While applications for the cross-border scheme started to be accepted yesterday (July 1), fund managers still have to overcome a number of operational hurdles.

The obstacles include the need for a fund order processing solution, in order to resolve different operational practices in mainland China and Hong Kong.

“Optimistically, the first [Hong Kong] funds to get CSRC [China Securities Regulatory Commission] approval for mutual recognition could happen at the end of July,” said Sebastien Chaker, head of Asia at fund transaction network provider Calastone. The CSRC is likely to take a speedy and straightforward approach to approvals, he added.

Hong Kong managers which have eligible funds have been racing to complete their applications, and sales representatives have held discussions with potential distributors in mainland China, Chaker said. He expected that approved Hong Kong funds would arrive on distributors’ fund shelves soon after receiving approval.

“But people are not yet ready at an operational level,” said Chaker. “When the scheme was announced on May 22, it only gave five weeks for preparation before its launch. There has been a lot of confusion on the operational framework, particularly the way trade flows across the border.”

The key sticking point is that Hong Kong and mainland fund companies are using different market practices and standards in their fund order processing.
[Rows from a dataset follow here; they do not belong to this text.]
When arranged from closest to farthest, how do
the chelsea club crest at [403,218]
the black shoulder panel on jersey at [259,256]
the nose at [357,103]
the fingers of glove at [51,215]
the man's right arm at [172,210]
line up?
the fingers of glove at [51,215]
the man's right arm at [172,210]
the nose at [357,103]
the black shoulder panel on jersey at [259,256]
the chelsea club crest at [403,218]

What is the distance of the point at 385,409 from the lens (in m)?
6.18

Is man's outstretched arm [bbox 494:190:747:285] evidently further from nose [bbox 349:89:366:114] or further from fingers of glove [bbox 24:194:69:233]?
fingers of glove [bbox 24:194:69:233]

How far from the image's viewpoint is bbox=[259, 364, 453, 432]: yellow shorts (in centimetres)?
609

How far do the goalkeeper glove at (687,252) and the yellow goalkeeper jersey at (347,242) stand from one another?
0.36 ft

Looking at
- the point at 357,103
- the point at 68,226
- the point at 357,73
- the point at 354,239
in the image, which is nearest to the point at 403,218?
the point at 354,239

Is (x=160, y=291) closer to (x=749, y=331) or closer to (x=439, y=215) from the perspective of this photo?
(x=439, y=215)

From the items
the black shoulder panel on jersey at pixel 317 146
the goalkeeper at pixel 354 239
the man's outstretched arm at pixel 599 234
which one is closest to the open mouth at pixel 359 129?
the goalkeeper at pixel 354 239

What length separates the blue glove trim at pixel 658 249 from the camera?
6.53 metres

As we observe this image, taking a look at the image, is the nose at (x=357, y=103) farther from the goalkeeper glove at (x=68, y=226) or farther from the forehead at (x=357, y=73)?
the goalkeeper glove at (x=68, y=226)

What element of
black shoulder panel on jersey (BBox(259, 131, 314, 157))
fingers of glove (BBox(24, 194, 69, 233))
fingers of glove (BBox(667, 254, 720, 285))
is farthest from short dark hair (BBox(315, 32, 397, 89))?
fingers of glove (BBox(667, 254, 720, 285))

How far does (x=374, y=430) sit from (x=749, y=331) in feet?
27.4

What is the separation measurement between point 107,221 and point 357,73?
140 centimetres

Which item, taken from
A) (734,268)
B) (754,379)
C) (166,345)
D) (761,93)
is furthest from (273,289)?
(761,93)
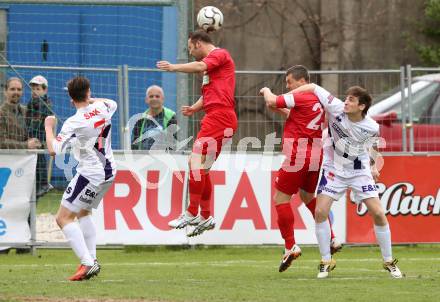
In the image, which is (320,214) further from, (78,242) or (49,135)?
(49,135)

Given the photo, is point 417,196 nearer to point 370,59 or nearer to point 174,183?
point 174,183

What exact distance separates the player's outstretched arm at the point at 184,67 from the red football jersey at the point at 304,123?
1018 millimetres

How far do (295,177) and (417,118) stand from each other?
5040 mm

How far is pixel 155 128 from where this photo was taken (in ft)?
55.2

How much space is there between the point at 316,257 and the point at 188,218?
2844 mm

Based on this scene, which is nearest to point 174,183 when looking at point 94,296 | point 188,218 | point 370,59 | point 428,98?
point 188,218

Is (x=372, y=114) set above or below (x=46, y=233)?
above

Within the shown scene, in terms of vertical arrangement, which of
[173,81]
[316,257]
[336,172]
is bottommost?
[316,257]

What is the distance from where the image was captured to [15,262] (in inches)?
591

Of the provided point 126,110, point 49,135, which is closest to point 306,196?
point 49,135

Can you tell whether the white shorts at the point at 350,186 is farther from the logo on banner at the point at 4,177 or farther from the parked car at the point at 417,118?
the logo on banner at the point at 4,177

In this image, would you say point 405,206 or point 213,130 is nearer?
point 213,130

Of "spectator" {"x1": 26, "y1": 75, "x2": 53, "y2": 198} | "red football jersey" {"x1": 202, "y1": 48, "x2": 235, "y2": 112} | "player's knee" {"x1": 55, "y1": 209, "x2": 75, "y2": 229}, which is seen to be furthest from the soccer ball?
"player's knee" {"x1": 55, "y1": 209, "x2": 75, "y2": 229}

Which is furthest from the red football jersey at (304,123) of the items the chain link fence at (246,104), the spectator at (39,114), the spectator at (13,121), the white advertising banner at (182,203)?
the spectator at (13,121)
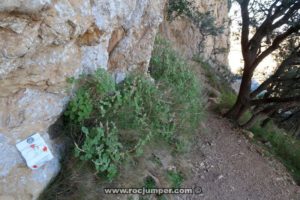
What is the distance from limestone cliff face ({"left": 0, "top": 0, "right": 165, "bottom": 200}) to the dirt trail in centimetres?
204

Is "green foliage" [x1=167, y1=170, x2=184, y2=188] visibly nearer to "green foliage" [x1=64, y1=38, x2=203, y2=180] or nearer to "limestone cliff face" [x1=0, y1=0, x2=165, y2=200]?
"green foliage" [x1=64, y1=38, x2=203, y2=180]

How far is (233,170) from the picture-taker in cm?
529

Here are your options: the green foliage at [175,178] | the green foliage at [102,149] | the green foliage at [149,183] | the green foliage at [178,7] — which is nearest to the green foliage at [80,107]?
the green foliage at [102,149]

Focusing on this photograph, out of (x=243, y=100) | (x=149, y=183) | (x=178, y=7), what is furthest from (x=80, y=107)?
(x=178, y=7)

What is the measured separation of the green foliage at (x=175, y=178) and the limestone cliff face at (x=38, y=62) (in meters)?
1.60

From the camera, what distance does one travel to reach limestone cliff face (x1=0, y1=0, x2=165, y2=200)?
2.33 m

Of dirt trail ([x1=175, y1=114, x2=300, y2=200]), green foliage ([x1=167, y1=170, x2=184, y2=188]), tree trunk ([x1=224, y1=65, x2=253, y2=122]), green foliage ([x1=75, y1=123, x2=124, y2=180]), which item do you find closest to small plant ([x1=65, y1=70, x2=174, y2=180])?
green foliage ([x1=75, y1=123, x2=124, y2=180])

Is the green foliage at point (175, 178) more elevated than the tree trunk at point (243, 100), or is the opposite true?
the tree trunk at point (243, 100)

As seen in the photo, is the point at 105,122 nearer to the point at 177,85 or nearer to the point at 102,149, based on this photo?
the point at 102,149

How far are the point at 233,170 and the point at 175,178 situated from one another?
1.58m

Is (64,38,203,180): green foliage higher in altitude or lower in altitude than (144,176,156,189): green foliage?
higher

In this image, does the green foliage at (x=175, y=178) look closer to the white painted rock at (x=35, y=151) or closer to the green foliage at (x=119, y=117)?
the green foliage at (x=119, y=117)

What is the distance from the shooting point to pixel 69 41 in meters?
2.82

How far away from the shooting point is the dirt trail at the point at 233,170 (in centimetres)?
471
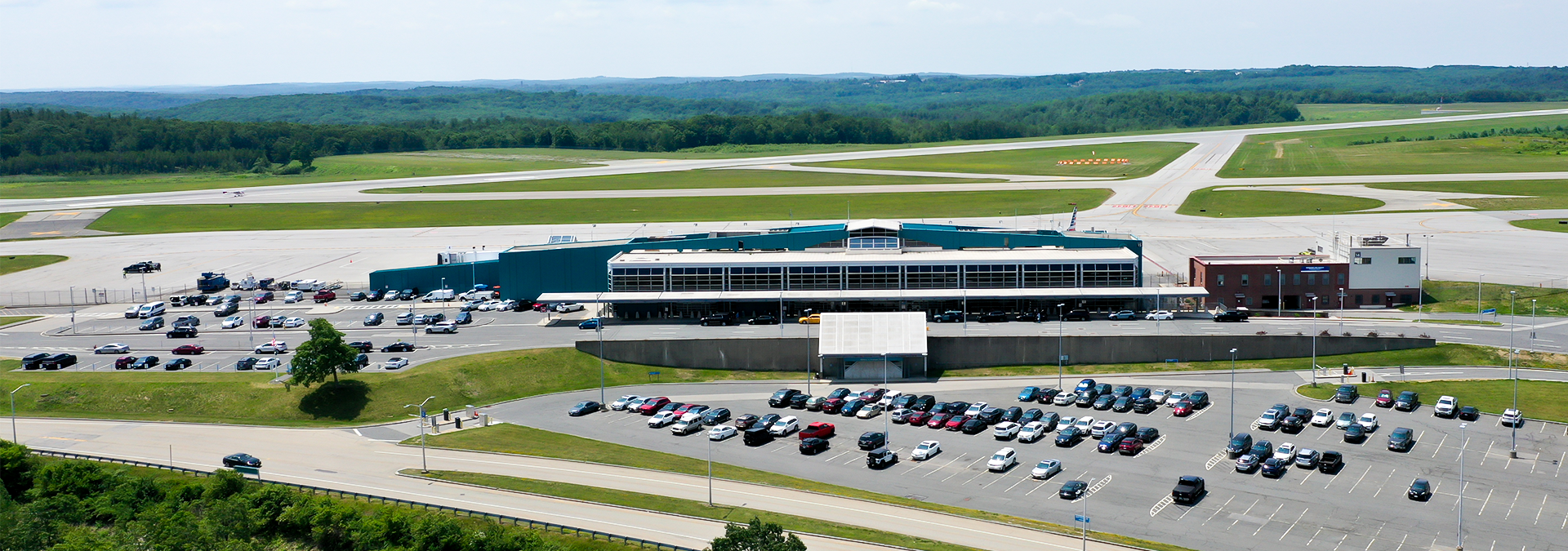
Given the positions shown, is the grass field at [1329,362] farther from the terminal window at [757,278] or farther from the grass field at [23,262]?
the grass field at [23,262]

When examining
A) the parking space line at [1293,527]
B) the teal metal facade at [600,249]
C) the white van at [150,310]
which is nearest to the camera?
the parking space line at [1293,527]

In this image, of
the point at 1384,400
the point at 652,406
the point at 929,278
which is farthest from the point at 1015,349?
the point at 652,406

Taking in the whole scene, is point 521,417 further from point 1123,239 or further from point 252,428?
point 1123,239

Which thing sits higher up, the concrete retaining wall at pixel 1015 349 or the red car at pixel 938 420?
the concrete retaining wall at pixel 1015 349

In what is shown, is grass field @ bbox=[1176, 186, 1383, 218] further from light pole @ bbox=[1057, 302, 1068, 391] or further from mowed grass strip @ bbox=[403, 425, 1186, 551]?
mowed grass strip @ bbox=[403, 425, 1186, 551]

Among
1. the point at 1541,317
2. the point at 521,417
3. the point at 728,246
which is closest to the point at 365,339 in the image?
the point at 521,417

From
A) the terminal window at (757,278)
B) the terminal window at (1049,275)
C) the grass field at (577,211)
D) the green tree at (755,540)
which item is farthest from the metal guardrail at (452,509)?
the grass field at (577,211)
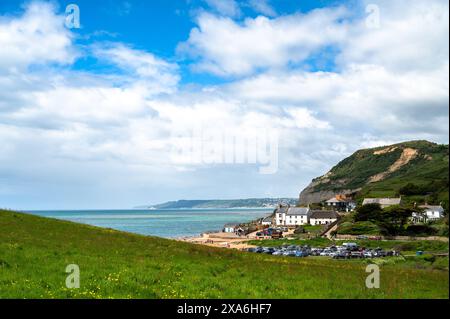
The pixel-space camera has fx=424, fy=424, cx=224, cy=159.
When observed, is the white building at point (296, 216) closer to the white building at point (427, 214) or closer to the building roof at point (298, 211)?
the building roof at point (298, 211)

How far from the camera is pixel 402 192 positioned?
15762 cm

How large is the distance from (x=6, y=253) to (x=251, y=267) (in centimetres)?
1525

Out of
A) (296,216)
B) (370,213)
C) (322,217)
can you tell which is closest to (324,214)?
(322,217)

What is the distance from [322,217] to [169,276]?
165 m

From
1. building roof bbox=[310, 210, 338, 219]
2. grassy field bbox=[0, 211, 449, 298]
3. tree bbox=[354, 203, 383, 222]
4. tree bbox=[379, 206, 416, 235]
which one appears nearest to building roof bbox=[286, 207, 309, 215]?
building roof bbox=[310, 210, 338, 219]

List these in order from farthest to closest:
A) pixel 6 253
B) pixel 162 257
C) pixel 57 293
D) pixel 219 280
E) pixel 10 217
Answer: pixel 10 217 < pixel 162 257 < pixel 6 253 < pixel 219 280 < pixel 57 293

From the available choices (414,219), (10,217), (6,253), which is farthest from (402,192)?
(6,253)

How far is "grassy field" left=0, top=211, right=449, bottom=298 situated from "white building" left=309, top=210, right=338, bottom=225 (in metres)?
149

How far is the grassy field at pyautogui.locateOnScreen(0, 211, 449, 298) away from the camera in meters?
18.1

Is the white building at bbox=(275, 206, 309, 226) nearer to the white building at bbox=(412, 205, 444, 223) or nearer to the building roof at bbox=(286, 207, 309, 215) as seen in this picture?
the building roof at bbox=(286, 207, 309, 215)

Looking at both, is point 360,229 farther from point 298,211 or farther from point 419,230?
point 298,211

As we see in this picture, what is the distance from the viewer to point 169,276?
22141 millimetres

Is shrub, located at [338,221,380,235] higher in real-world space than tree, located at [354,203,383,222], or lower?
lower
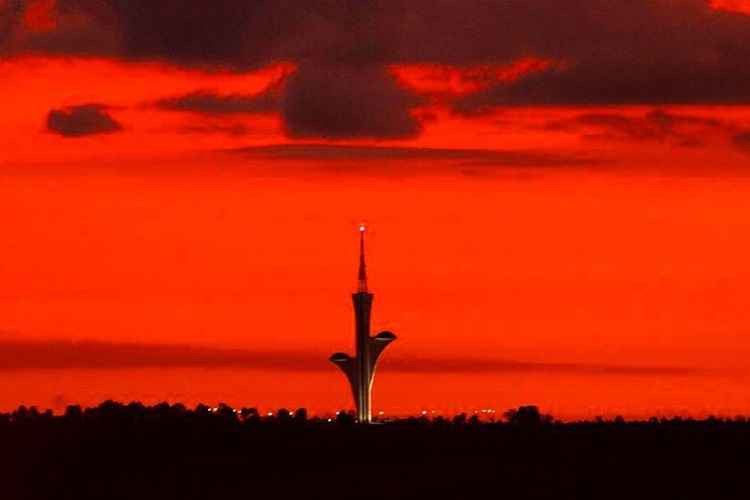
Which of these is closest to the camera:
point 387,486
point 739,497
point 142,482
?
point 739,497

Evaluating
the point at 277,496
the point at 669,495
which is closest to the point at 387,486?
the point at 277,496

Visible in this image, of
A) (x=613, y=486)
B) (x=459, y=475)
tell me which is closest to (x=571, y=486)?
(x=613, y=486)

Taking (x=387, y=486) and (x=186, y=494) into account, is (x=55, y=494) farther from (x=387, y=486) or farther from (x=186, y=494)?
(x=387, y=486)

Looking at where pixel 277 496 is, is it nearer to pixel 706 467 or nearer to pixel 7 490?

Most China fund companies are using an automated electronic system for order placements between distributors and fund managers. The system is operated by the China Securities Depository and Clearing Corporation (CSDC).

However, most fund subscriptions and redemptions in Hong Kong are still conducted manually. Distributors and custodians mostly communicate orders with fund managers or transfer agents by fax. Most Hong Kong-domiciled funds have outsourced the transfer agent function to global custodians, with HSBC and Citi as the dominant players.

In an FAQ issued by Hong Kong’s Securities and Futures Commission (SFC) on June 12, the regulator said there was no requirement to have a particular centralised platform, and the routing of orders and confirmations was a commercial decision between fund managers and distributors.

“The problem is that Chinese distributors and fund managers are very unlikely to want to process Hong Kong funds orders by fax, or to receive fund orders from Hong Kong by fax,” said Chaker, adding that Hong Kong fund managers, custodians and distributors were trying to come up with a solution.

Chaker said Taiwan had the same challenge in 2013 when Taiwan Depository & Clearing Corp (TDCC) pushed the industry to centralise and automate offshore fund order processing in the island. The solution was to create a linkage between TDCC and offshore fund managers or their respective transfer agents.

Calastone has been working with CSDC to provide a mechanism for moving China fund order messaging practice towards global standards. Chaker said the firm expected to deliver such a solution within two months, judging by Taiwan’s experience.